* [WORK TO COMPLETE]
Would you transcribe the whole listing exactly and drop its images?

* [DATA EXCERPT]
Start of Block
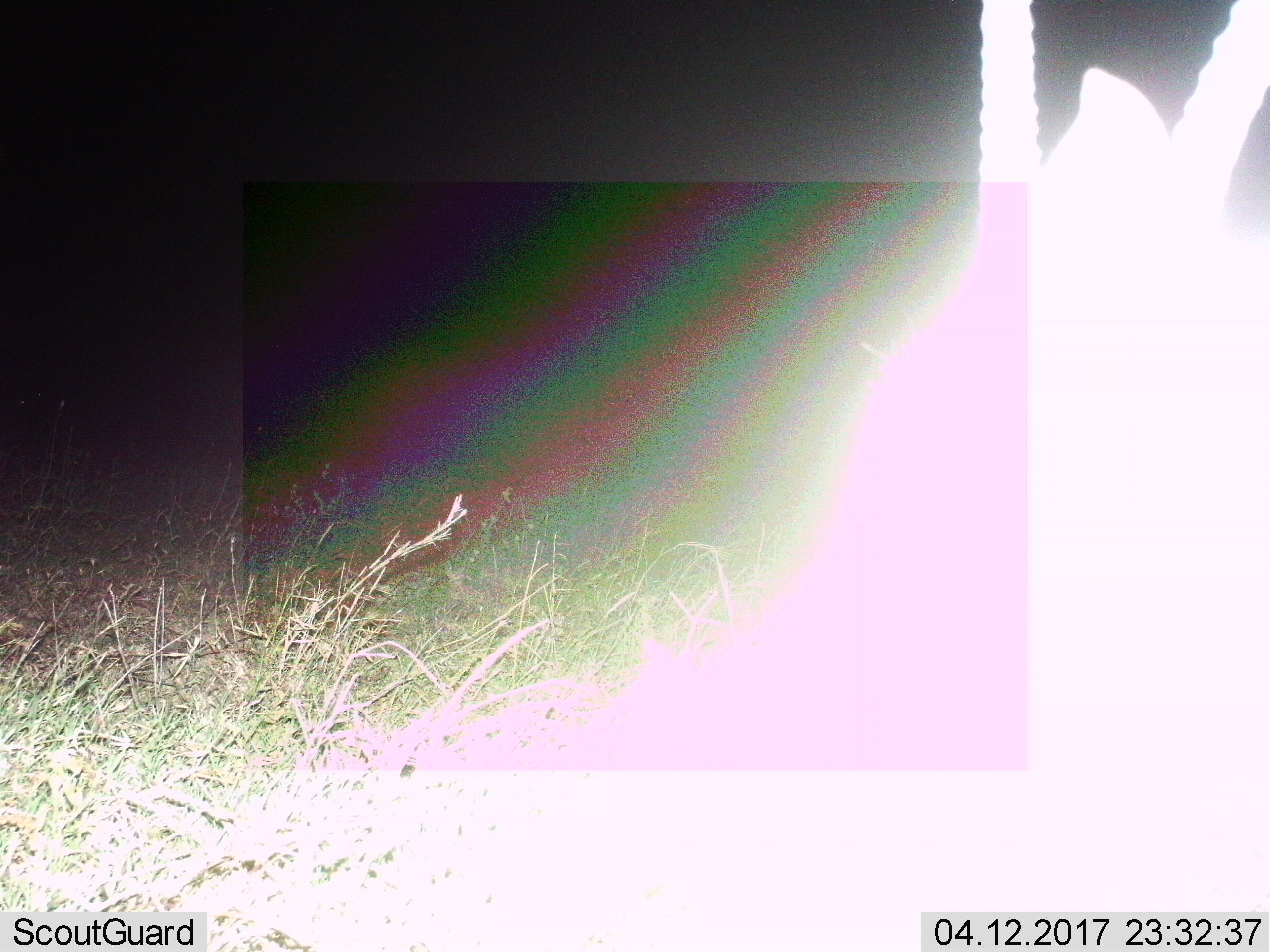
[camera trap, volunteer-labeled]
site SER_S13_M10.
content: unidentified animal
End of Block
* [OUTPUT BELOW]
[camera trap, volunteer-labeled]
site SER_S13_M10.
content: unidentified animal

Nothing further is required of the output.